The company will not limit swim lessons, Satterly stated.

Parent Jessie Halverson said she had difficulty signing her child up for swim lessons.

"Get rid of 'em," one parent of a lifeguard said. Several other parents applauded.

Resident Patty Storlie said the pool is important to local families. "It was one of the reasons we came (to town), one of many reasons. I know of a lot of people around Decorah and La Crosse come here to swim in our pool every summer. I think it's a very important community asset."

"I know it costs the city money, but it's my understanding that in the State of Minnesota there's only one pool that is actually making money. It's an expense worth having, I think." There was applause from several in attendance for those observations.

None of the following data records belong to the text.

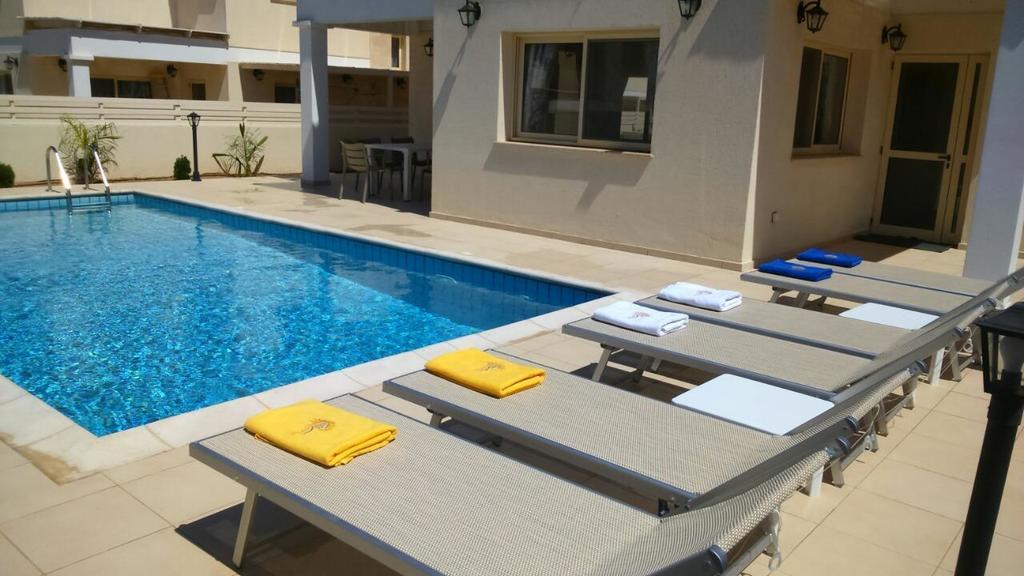 Anthorina Villa 17 Protaras Ngoại thất bức ảnh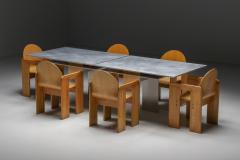 Johan Viladrich Aluminum Dining Table by Johan Viladrich 2020 - 2880682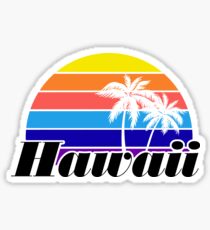 Hawaii Stickers | Redbubble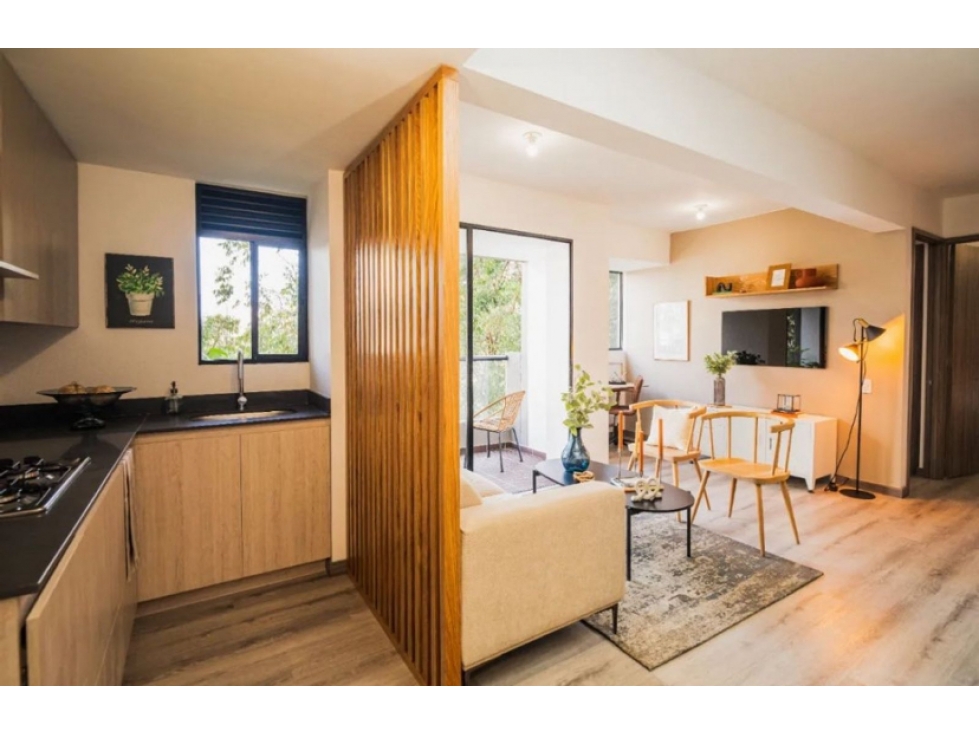 Se vende apartamento Poblado - Palmas - Cesión de Derechos Primavera — foto 4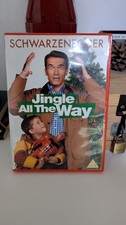 Jingle All the Way DVD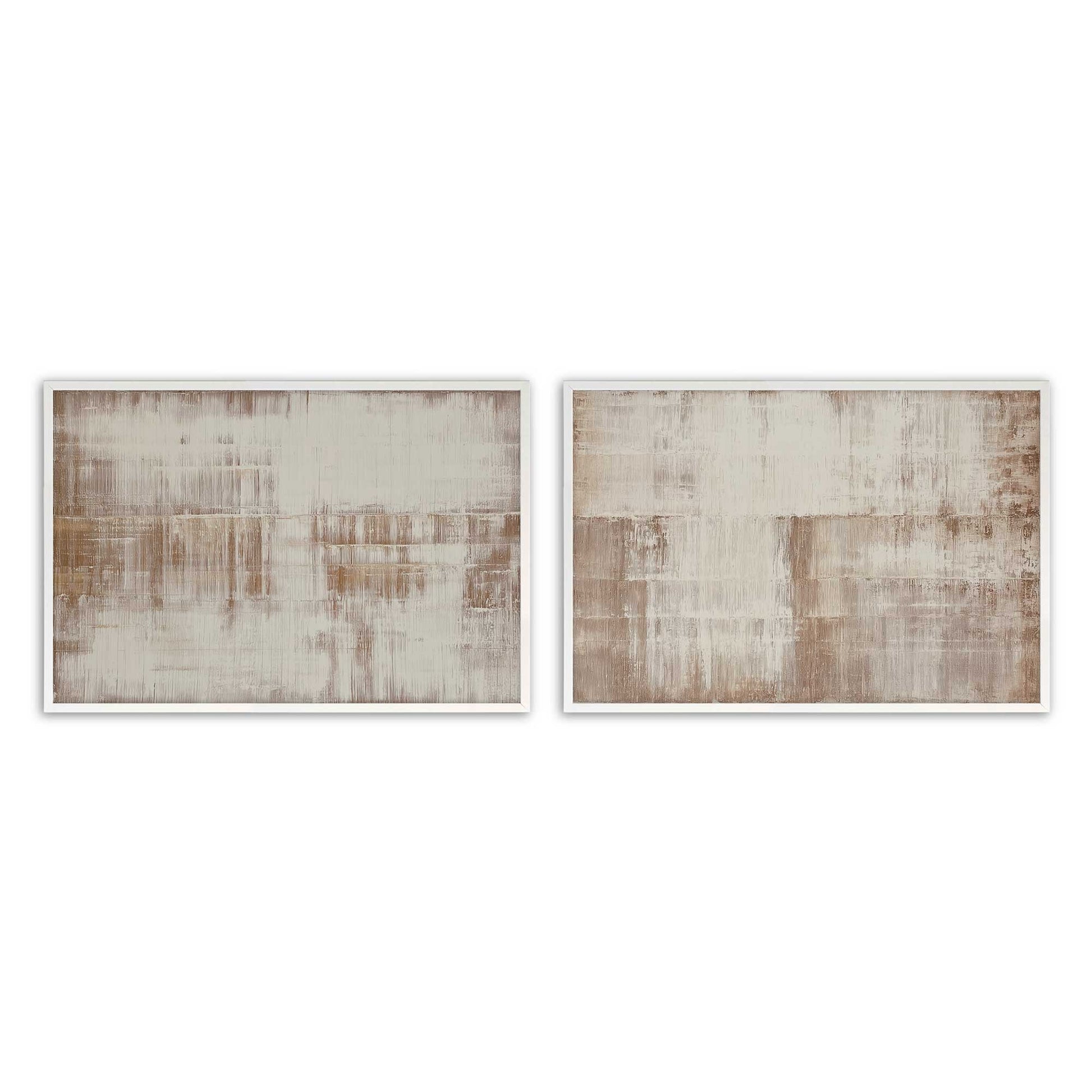 [Color:Opaque White], Picture of art in a Opaque White frame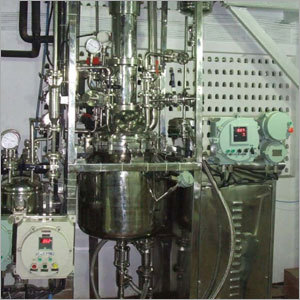 Pilot Plant Reactor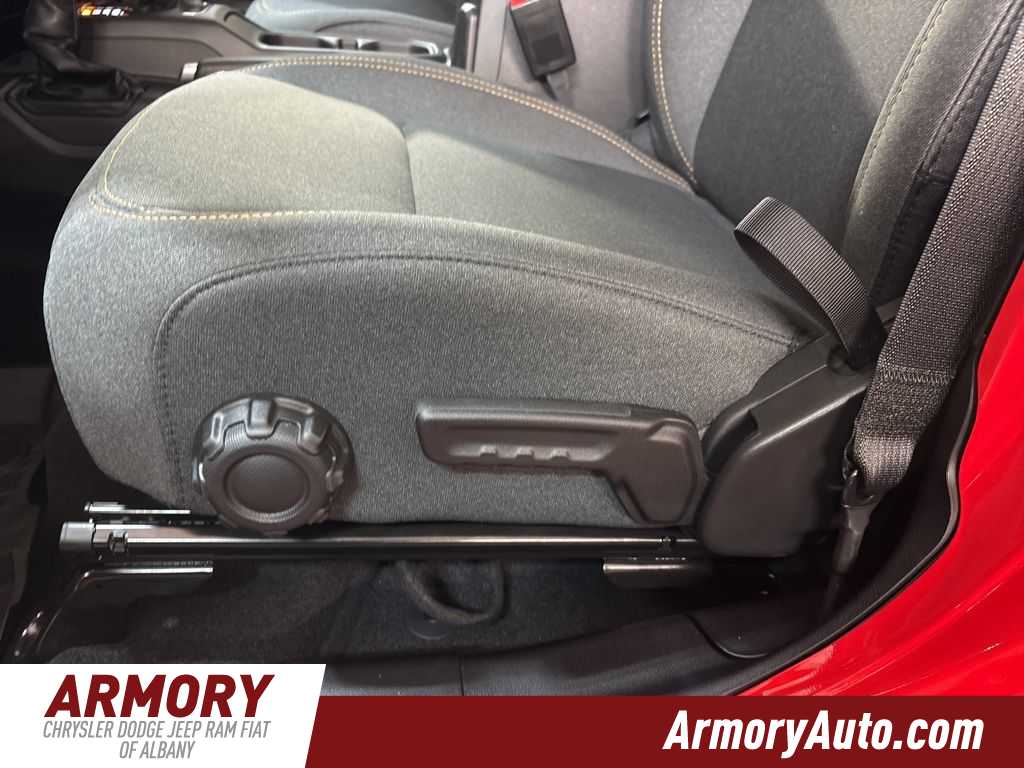 Thumbnail: 2026 Jeep Wrangler - 13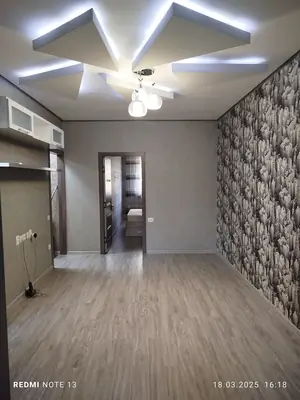 2 xonali kvartira sotiladi − 50 m²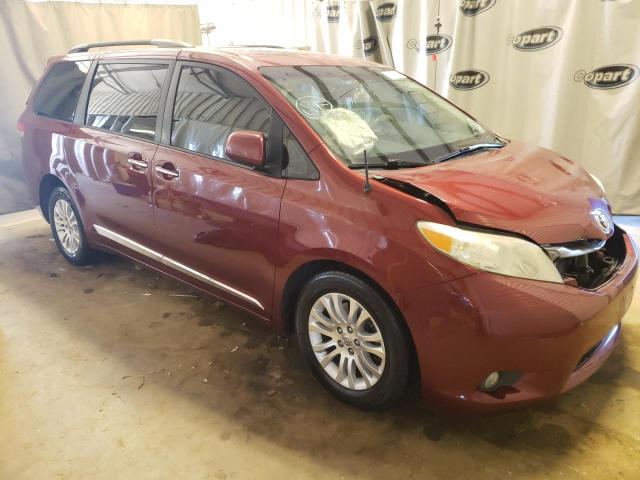 Photo 0 VIN: 5TDYK3DC2DS352597 - TOYOTA SIENNA XLE 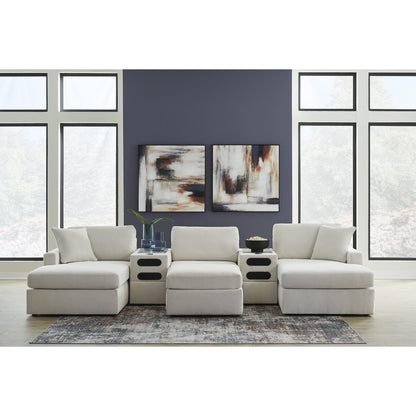 Signature Design by Ashley Modmax 9210327 Console with Audio System - American Furniture of Slidell
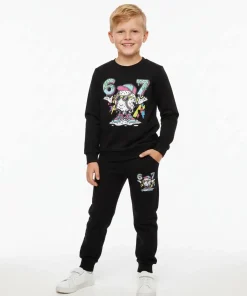 Komplety DZIECIĘCA ,size 4/5-13/14,Paczka 6szt,1kolor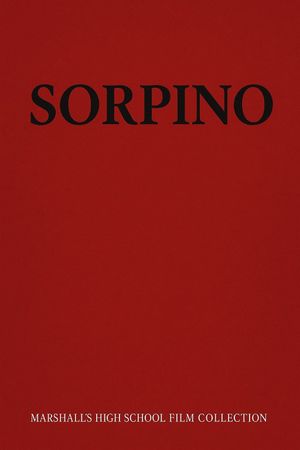 Sorpino's poster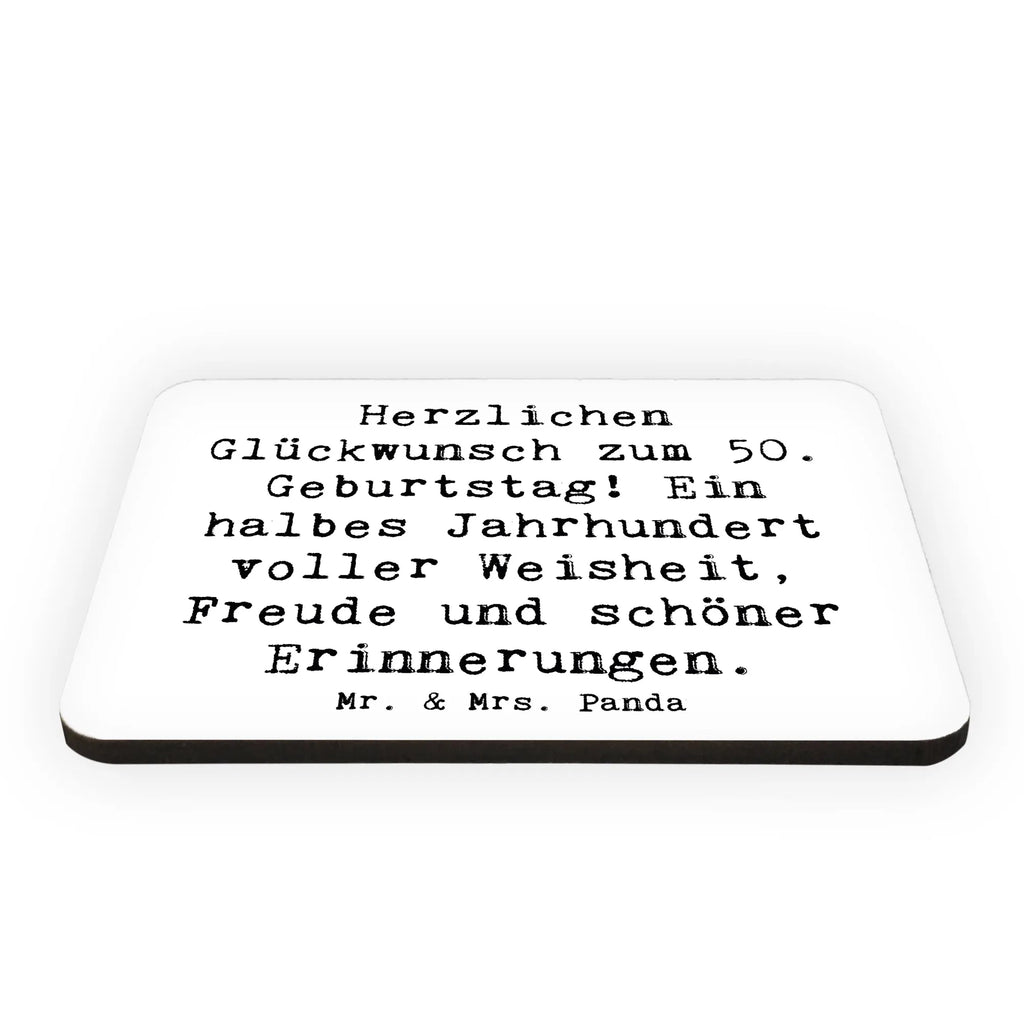 Magnet Spruch 50. Geburtstag Kühlschrankmagnet, Pinnwandmagnet, Souvenir Magnet, Motivmagnete, Dekomagnet, Whiteboard Magnet, Notiz Magnet, Kühlschrank Dekoration, Geburtstag, Geburtstagsgeschenk, Geschenk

"What are our options here?" councilman Robert Vogel finally asked.

"Basically the options are to work with Matt and his people to get these questions answered and to see if they can get solved," Hammel stated, "(or) the other option is if you feel that it's beyond making it work, then you'd have to list out the reasons that the contract isn't being followed and then ask that it be terminated."

The council then went into closed session with Hammell. Upon their return, he gave the following statement:

"USA Pools will have 48 hours to give us answers to the questions and concerns we had to see if the matters can be rectified that were concerns of the city. The pool will be closed until it's definitely safe to swim in. There will be an emergency meeting on Thursday at 6:30 p.m. right here."

Hammell said the determination to re-open will be based on the advice of a certified pool operator.

Pool closure policy adopted

On a related note, Dehning provided a policy for closing the pool that city officials will be able to put into effect. It passed by unanimous vote.

The first circumstance is a mandatory 24-hour closure to remove any fecal matter, including water treatment and filtration.

Secondly, lightning would necessitate bringing swimmers inside for at least a half-hour, and the pool may be closed for that shift or until the weather passes.

Air temperatures below 60 degrees will also be a reason to close.

Fiscal agent action tabled

Members tabled a resolution enabling the city as a fiscal agent (pass-through) for donations to the Spring Grove Entrepreneurs Institute after councilmember Nancy Nelson expressed reservations that it was not legal.

Vogel voted "no" to tabling the matter stating that there must be a way for the city to do that for the group.

Birding signage approved

Resident Saundra Solum gave the council a report on the Norwegian Ridge Birding Trail that will soon open in Spring Grove (see separate article, this issue of the Herald). Council members voted to allow birding trail volunteers to place signage in city parks.

Fest Building repairs discussed

Several repairs to the Fest Building were authorized, including fixing a convection oven and a sink. Morken will be asked to get quotes for a new water fountain for the building as well.

Health insurance approved

Members approved an alternative health insurance offering for city employees, but will not force the issue with workers.

The motion will allow the union to choose between their current plan and one from Health Partners of Minnesota. According to Dehning, the plan would save the city $14,000 annually.

City audit to be published

With the 2012 city audit now complete, the council voted to have Hammell decide which portions will need to be published in the Herald.

A separate motion authorized Dehning to seek RFPs (request for proposals) from prospective auditing firms for next year's report.

Another vote hired Jennifer Walters to a part-time position at The Corner Store.